Le risque n'est pas d'abord juridique — il est relationnel et, dans certains cas, disciplinaire par ricochet.
- Perte de confiance si le client le découvre par un tiers : un client qui apprend, par une facture, un e-mail mal reformaté ou une remarque d'un confrère, que son dossier a été traité avec une IA sans en avoir été informé, peut légitimement se sentir trompé — même si aucune règle n'a été enfreinte.
- Confusion avec un manquement au secret professionnel : si l'outil utilisé n'était pas conforme (IA grand public non pseudonymisée, par exemple), le silence sur son usage aggrave la perception de la faute en cas de litige. Notre article sur l'usage de ChatGPT par un avocat détaille ce point.
- Non-respect de l'article 50 pour les outils interactifs : ne pas signaler un chatbot ou un assistant vocal qui n'est pas évident pour l'utilisateur expose, cette fois, à un manquement réglementaire direct, indépendamment de toute question de confiance.
Quels sont les avantages à être transparent ?
À l'inverse, une transparence assumée — et bien expliquée — devient un argument de différenciation plutôt qu'un aveu de faiblesse.
Ce que le client comprend bien
- Un gain de rapidité sur des tâches répétitives
- Un contrôle humain systématique avant validation
- Une explication claire de ce que l'IA fait — et ne fait pas
Ce qui inquiète, en creux
- L'impression que l'avocat ne relit plus rien lui-même
- Le doute sur la confidentialité des données transmises
- Le sentiment d'un tarif inchangé pour un travail « délégué »
Ce sujet rejoint directement la question plus large de la transparence du dossier côté client : plus un cabinet explique sa méthode de travail, moins l'IA devient un sujet d'inquiétude en soi.
Comment communiquer sur l'usage de l'IA sans alarmer le client ?
Trois formulations qui fonctionnent en pratique
→ « Nous utilisons des outils d'aide à la recherche documentaire, systématiquement vérifiés par votre avocat avant toute utilisation. »
→ « Le premier échange que vous avez eu sur notre site est géré par un assistant automatisé ; un membre de l'équipe reprend la main dès votre demande de rendez-vous. »
→ « Aucune information vous concernant n'est transmise à une intelligence artificielle grand public : nos outils sont hébergés en France et dédiés à un usage professionnel encadré. »
L'objectif n'est pas de produire une charte exhaustive dès le premier échange, mais de répondre simplement et honnêtement si la question est posée — et de ne jamais laisser un client découvrir seul ce qu'il aurait préféré savoir en amont.
Les cabinets équipés d'assistants IA intégrés à leur logiciel de gestion ont un avantage : ces outils, hébergés en France et pensés pour un usage professionnel encadré, sont plus simples à expliquer à un client qu'un recours ponctuel à une IA grand public.

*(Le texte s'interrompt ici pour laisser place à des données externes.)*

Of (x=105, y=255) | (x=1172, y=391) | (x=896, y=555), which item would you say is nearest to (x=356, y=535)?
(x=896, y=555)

Vous pouvez tester cette approche pendant votre essai gratuit de 14 jours.
FAQ
Un client peut-il refuser que son dossier soit traité avec de l'IA ?
En pratique, oui : rien n'oblige le cabinet à recourir à l'IA, et un client peut légitimement en demander l'exclusion. Certains cabinets formalisent ce choix dans la convention d'honoraires, par transparence.
Le chatbot d'un site de cabinet doit-il obligatoirement se présenter comme une IA ?
Oui, depuis le 2 août 2026, si son caractère artificiel n'est pas évident pour un visiteur raisonnablement attentif. L'article 50 du règlement européen sur l'IA impose cette information au moment de l'interaction, pas seulement dans des mentions légales.
Doit-on préciser dans une facture qu'une tâche a été assistée par IA ?
Non, aucun texte ne l'exige. La facturation reste fondée sur le temps ou le forfait convenu avec le client, pas sur la méthode de production interne du travail.
Cette obligation de transparence s'applique-t-elle à tous les cabinets, même les plus petits ?
L'article 50 s'applique à tout déployeur d'un système d'IA interactif, quelle que soit sa taille, dès lors que le système est effectivement utilisé pour interagir avec des personnes. La taille du cabinet n'exonère pas de l'obligation, mais elle en simplifie souvent la mise en œuvre.
Publié le 2026-06-17. Contenu informatif destiné aux professionnels du droit ; il ne constitue pas une consultation juridique. Pour le texte de référence, consultez le règlement (UE) 2024/1689 sur EUR-Lex et le guide pratique du CNB sur l'IA générative.